**Stored data entries**
= = =

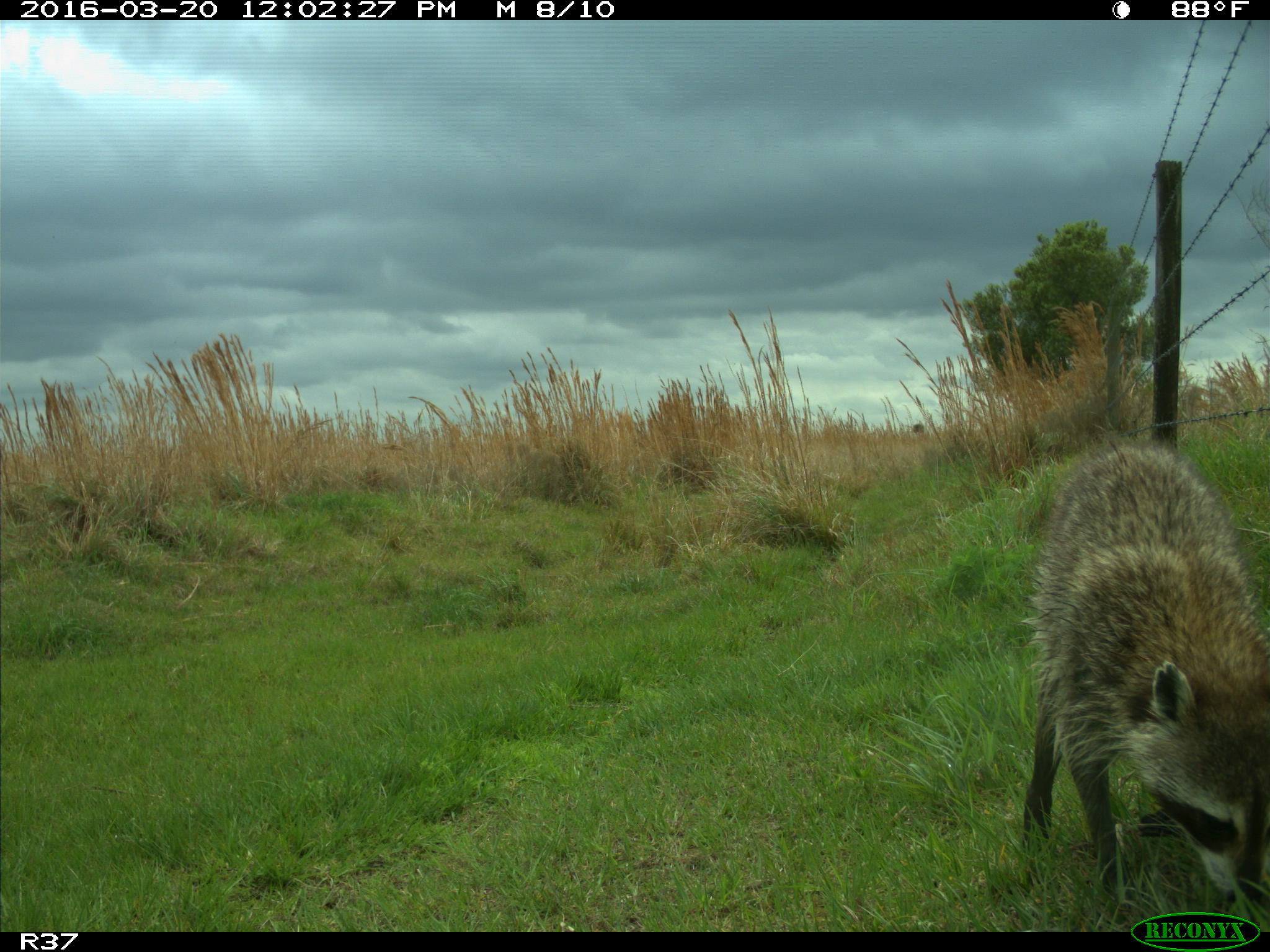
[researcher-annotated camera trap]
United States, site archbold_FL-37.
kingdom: Animalia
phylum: Chordata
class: Mammalia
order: Carnivora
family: Procyonidae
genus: Procyon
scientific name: Procyon lotor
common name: common raccoon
Procyon lotor (common raccoon).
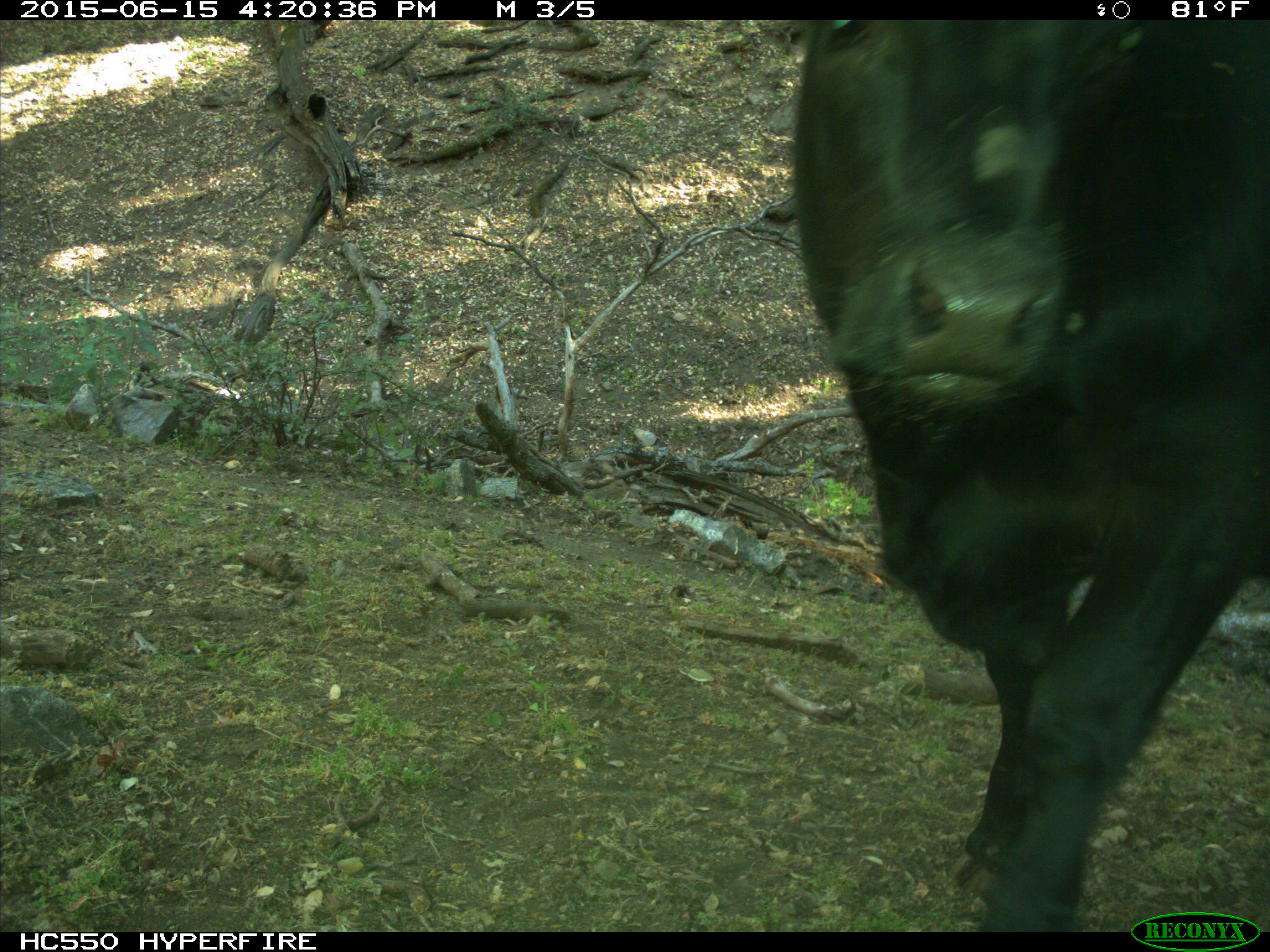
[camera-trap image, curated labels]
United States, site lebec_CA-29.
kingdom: Animalia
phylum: Chordata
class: Mammalia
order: Artiodactyla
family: Bovidae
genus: Bos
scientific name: Bos taurus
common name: domestic cow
Bos taurus (domestic cow).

= = =

**Your assignment**
Go through the lines above. Select every one that has the string "States".

**Answer to this task**
United States, site archbold_FL-37.
United States, site lebec_CA-29.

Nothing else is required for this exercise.